* BEGIN DATA SECTION *
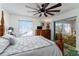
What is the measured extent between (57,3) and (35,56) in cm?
91

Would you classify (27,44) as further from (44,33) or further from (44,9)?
(44,9)

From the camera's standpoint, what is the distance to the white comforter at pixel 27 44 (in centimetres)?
192

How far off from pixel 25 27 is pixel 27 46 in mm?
315

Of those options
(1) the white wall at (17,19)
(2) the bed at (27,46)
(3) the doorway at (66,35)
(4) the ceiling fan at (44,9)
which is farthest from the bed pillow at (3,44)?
(3) the doorway at (66,35)

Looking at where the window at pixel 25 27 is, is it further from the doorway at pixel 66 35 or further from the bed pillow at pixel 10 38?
the doorway at pixel 66 35

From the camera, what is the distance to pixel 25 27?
209 cm

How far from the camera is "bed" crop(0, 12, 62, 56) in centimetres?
193

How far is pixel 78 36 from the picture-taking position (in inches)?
79.4

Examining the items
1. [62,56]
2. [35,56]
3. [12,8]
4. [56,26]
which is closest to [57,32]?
[56,26]

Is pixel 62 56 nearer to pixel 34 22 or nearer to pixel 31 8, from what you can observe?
pixel 34 22

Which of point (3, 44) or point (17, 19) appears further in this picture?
point (17, 19)

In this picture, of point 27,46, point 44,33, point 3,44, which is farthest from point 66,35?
point 3,44

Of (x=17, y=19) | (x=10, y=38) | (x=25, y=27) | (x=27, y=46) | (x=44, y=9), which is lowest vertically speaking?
(x=27, y=46)

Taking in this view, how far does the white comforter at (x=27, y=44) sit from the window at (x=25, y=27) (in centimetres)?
8
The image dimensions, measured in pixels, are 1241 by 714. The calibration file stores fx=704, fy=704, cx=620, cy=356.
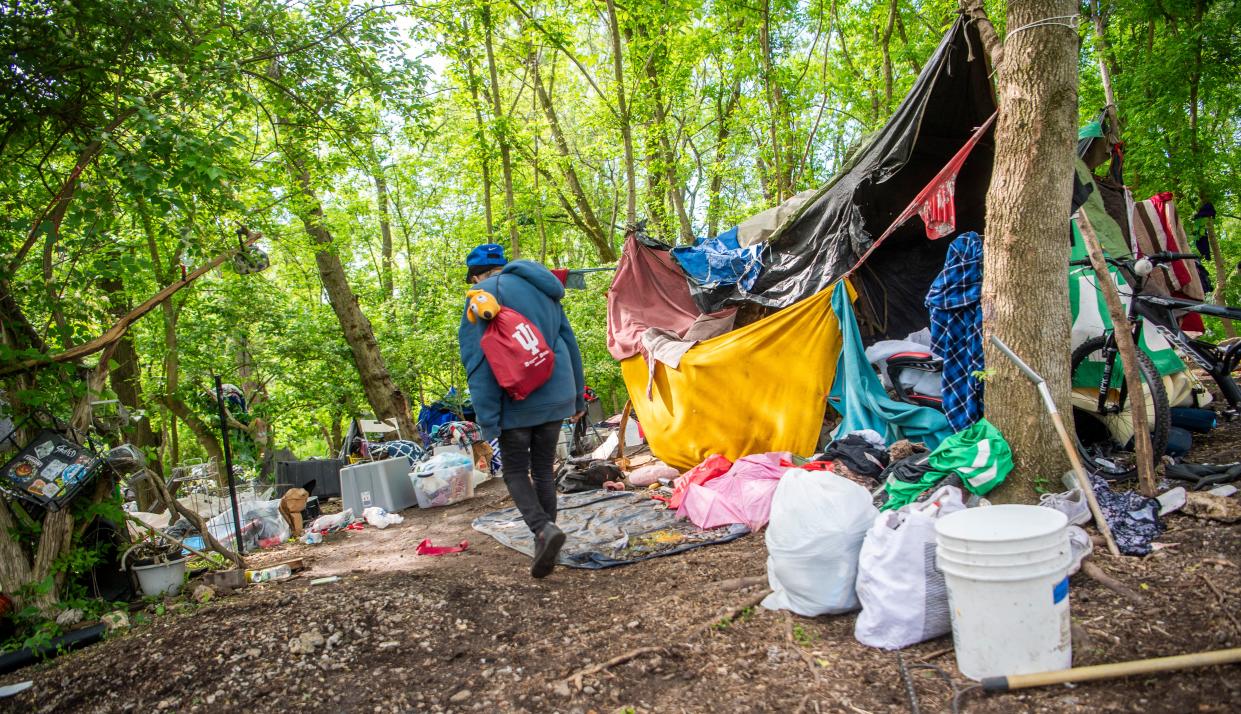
* END DATA SECTION *
▶ [EXERCISE BRIEF]:
Reproduce all of the records above word for word, omitting the pictures.

▶ [RESPONSE]:
What is the measured extent between (57,3) and (35,56) in cm?
91

Would you classify (27,44) as further from (44,33) or further from (44,9)?
(44,9)

From the camera's standpoint, what is the distance to the white comforter at pixel 27 44 (in centimetres)?
192

How far off from pixel 25 27 is pixel 27 46 in mm?
315

Of those options
(1) the white wall at (17,19)
(2) the bed at (27,46)
(3) the doorway at (66,35)
(4) the ceiling fan at (44,9)
which is farthest from the bed pillow at (3,44)?
(3) the doorway at (66,35)

Looking at where the window at pixel 25 27 is, is it further from the doorway at pixel 66 35 or further from the bed pillow at pixel 10 38?
the doorway at pixel 66 35

From the camera, what is the distance to pixel 25 27?
209 cm

How far from the camera is "bed" crop(0, 12, 62, 56) in centimetres?
193

How far is pixel 78 36 from the picture-taking position (in inches)?
79.4

Examining the items
1. [62,56]
2. [35,56]
3. [12,8]
4. [56,26]
which is closest to [57,32]?
[56,26]

Is pixel 62 56 nearer to pixel 34 22 or nearer to pixel 31 8, from what you can observe?
pixel 34 22

Which of point (3, 44) or point (17, 19) appears further in this picture?
point (17, 19)

In this picture, of point 27,46, point 44,33, point 3,44, which is farthest from point 66,35?
point 3,44

Of (x=17, y=19) | (x=10, y=38) | (x=25, y=27) | (x=27, y=46) | (x=44, y=9), which is lowest vertically speaking?
(x=27, y=46)

Taking in this view, how far does the white comforter at (x=27, y=44) sit from the window at (x=25, y=27) (in centimetres)?
8
The image dimensions, measured in pixels, are 1241 by 714. The calibration file stores fx=704, fy=704, cx=620, cy=356.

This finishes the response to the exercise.